Selected text:
• • • •

Boost logo

Boost :

From: John Maddock (John_Maddock_at_[hidden])
Date: 1999-09-14 06:01:23


Proposal for modifying regex++ regular
expression library for compatibility with
boost.

1) Immediate changes:
     a) change #include <header> to #include
       <boost/header>
     b) change #include <jm/header> to
       #include <boost/re/header>
     c) reorganise directories to reflect (a)
       and (b).
     d) change header extensions to .hpp.
     e) change #defines from JM_MACRO to
       BOOSTRE_MACRO & depreciate macros intended
       for older compilers and STL versions to
       reduce configuration overhead.
     f) Change namespace from jm to boost::re,
       import entry point classes and algorithms
       into namespace boost.
     g) Change expression compilation to
       support dfa style searching for those
       expressions that are capable of it, this
       will enable the library to give worst-case
       performance guarantees in these cases, and
       hopefully address the reservations
       expressed on the mailing list.

• • • •

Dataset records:
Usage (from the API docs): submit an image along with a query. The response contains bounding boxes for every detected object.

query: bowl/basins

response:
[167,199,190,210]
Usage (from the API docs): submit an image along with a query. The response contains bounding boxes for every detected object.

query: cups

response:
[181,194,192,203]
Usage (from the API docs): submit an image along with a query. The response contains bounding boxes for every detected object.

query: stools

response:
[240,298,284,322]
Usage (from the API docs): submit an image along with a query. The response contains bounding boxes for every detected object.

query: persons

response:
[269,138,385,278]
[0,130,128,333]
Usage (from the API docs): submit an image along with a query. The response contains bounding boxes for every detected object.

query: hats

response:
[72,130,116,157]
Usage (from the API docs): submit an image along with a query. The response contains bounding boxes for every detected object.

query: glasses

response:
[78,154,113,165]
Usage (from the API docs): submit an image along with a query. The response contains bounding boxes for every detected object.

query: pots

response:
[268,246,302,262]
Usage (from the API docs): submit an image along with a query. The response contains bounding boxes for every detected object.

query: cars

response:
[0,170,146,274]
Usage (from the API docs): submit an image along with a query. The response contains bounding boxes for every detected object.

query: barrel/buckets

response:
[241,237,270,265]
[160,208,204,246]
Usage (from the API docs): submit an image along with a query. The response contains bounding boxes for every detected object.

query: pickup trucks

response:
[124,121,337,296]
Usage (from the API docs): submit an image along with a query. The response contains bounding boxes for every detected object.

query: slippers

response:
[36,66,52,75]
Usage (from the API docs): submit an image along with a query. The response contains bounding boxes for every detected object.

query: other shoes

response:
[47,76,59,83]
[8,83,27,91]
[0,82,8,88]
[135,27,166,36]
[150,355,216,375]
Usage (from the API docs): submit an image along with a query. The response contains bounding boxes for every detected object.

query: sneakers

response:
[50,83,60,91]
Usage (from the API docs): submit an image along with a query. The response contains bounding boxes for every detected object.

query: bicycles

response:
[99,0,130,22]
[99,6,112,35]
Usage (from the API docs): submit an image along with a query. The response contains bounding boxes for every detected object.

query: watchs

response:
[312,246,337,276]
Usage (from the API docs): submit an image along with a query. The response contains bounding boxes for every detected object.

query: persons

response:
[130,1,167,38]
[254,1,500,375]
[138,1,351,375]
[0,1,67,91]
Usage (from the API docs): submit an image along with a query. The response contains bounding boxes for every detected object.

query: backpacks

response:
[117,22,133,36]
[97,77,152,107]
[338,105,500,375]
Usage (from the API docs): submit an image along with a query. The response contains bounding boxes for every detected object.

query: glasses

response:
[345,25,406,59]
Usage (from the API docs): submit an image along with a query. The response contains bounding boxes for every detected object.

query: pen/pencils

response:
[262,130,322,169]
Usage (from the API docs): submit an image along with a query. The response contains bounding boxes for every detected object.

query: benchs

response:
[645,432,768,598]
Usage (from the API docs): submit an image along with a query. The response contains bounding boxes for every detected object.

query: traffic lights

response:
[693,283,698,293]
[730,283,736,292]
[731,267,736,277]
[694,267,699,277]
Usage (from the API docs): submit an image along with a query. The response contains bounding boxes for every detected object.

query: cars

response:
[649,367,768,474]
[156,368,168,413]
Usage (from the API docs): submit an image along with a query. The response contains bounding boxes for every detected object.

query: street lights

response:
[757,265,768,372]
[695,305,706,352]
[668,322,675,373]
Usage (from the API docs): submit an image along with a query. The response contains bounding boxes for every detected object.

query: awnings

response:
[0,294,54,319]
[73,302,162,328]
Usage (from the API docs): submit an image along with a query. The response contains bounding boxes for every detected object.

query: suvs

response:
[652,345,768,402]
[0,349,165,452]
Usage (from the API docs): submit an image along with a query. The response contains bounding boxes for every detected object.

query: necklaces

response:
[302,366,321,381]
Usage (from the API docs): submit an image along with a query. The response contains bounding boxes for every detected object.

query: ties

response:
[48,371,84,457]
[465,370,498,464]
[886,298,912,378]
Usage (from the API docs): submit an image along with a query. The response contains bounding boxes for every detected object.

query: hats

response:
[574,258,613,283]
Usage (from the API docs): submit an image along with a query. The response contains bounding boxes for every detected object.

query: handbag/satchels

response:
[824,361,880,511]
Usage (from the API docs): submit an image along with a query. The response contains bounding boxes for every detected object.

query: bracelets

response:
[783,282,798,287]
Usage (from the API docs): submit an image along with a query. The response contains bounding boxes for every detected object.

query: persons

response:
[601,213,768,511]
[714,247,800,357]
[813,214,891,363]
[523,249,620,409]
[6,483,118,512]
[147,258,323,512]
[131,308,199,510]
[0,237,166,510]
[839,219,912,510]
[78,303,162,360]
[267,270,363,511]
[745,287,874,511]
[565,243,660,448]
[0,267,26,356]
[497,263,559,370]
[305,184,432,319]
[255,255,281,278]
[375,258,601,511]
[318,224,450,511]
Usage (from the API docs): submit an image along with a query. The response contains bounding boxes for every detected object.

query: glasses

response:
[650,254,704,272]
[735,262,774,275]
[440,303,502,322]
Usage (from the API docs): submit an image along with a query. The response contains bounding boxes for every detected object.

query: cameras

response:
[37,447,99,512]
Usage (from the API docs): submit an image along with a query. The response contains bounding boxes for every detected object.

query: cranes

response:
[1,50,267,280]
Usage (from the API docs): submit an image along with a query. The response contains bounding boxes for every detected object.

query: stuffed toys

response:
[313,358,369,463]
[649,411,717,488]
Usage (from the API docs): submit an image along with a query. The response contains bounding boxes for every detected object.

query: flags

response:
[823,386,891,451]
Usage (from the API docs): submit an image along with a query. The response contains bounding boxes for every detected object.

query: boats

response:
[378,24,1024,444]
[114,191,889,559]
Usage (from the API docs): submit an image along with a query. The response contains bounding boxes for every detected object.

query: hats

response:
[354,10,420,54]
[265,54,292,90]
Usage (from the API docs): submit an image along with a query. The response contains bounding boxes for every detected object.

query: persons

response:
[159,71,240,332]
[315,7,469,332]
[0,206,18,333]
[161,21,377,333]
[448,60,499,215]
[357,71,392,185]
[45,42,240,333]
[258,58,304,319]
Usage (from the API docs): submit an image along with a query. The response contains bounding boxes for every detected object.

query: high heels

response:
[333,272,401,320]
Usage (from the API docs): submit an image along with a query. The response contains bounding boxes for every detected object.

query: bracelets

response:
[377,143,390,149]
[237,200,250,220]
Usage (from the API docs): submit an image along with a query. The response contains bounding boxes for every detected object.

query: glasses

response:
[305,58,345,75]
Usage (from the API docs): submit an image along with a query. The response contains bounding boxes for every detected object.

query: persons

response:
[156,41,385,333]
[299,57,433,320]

• • • •

Written tasks:
(1) Retype the part of the regex++ proposal from "Date: 1999-09-14 06:01:23" to "to reflect (a)".
(2) Reproduce only the dataset records from the first line through the line with "[181,194,192,203]", including the requests. Add 140 to every bounding box coordinate in those lines.

The answers:
(1)
Date: 1999-09-14 06:01:23


Proposal for modifying regex++ regular
expression library for compatibility with
boost.

1) Immediate changes:
     a) change #include <header> to #include
       <boost/header>
     b) change #include <jm/header> to
       #include <boost/re/header>
     c) reorganise directories to reflect (a)

(2)
Usage (from the API docs): submit an image along with a query. The response contains bounding boxes for every detected object.

query: bowl/basins

response:
[307,339,330,350]
Usage (from the API docs): submit an image along with a query. The response contains bounding boxes for every detected object.

query: cups

response:
[321,334,332,343]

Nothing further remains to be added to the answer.